In a bid to draw people to the Docklands, a new park has opened up encouraging visitors.
The garden city received a new park yesterday as part of the effort to make the Docklands more liveable. Planning Minister Richard Wynne, Melbourne Lord Mayor Robert Doyle and AFL legend Ron Barassi Jnr officially opened up the park named after Barassi's father.
Barassi Snr played as a rover for the Melbourne Football Club between 1936 and 1940. Within weeks of being a member of the 1940 premiership team, Barassi Snr was posted overseas, as a volunteer, to serve in the Australian Army’s Second World War campaign in North Africa.

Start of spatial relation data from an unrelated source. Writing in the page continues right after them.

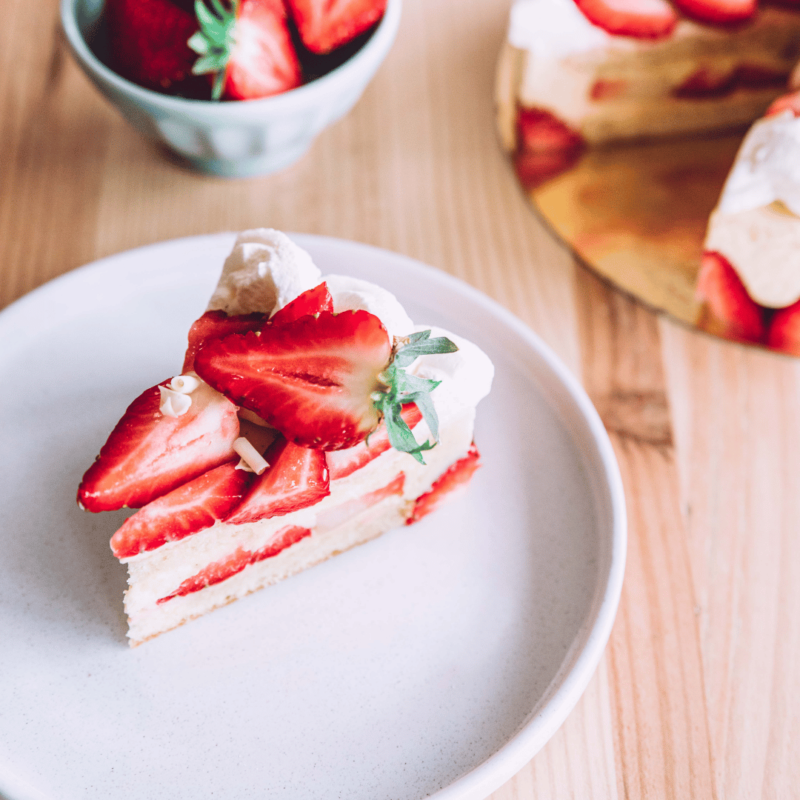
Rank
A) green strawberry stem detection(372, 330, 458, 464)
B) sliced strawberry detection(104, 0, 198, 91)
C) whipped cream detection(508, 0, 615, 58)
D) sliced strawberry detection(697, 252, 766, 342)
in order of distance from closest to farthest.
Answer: green strawberry stem detection(372, 330, 458, 464) < sliced strawberry detection(104, 0, 198, 91) < sliced strawberry detection(697, 252, 766, 342) < whipped cream detection(508, 0, 615, 58)

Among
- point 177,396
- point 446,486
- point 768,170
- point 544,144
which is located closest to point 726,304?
point 768,170

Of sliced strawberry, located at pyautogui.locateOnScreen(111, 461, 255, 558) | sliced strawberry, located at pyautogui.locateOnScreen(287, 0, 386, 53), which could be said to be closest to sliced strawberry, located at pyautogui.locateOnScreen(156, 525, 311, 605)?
sliced strawberry, located at pyautogui.locateOnScreen(111, 461, 255, 558)

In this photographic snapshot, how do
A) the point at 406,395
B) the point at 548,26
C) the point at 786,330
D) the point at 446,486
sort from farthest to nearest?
the point at 548,26 < the point at 786,330 < the point at 446,486 < the point at 406,395

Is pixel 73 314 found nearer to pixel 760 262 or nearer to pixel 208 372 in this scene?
pixel 208 372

He was killed in action at Tobruk in 1941.
The park’s name was chosen after a public vote in September 2014. The $15 million first stage of the park, which is located in north-west Docklands at the Bolte Bridge end of Docklands Drive, includes a sports field, pavilion, playground, barbeques and a walking circuit.

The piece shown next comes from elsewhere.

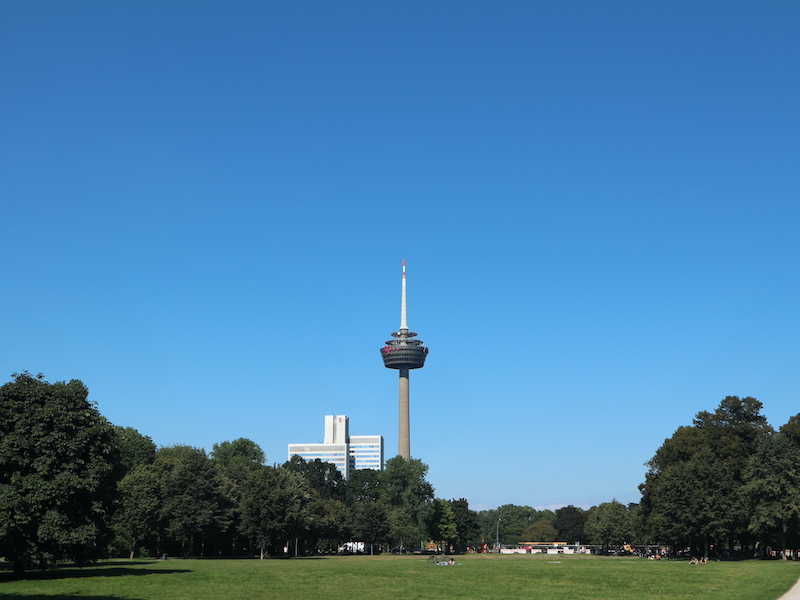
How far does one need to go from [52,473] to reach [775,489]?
7216 cm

The park will be owned, operated and maintained by the City of Melbourne, which is encouraging any Docklands-based sports clubs to express their interest in calling the park home.
"Docklands is only 60 per cent finished but has already attracted more than $10 billion worth of investment, and with it, thousands of new residents," said Wynne. "Ron Barassi Snr Park is a new milestone for Docklands, making it a more liveable and healthy place to call home."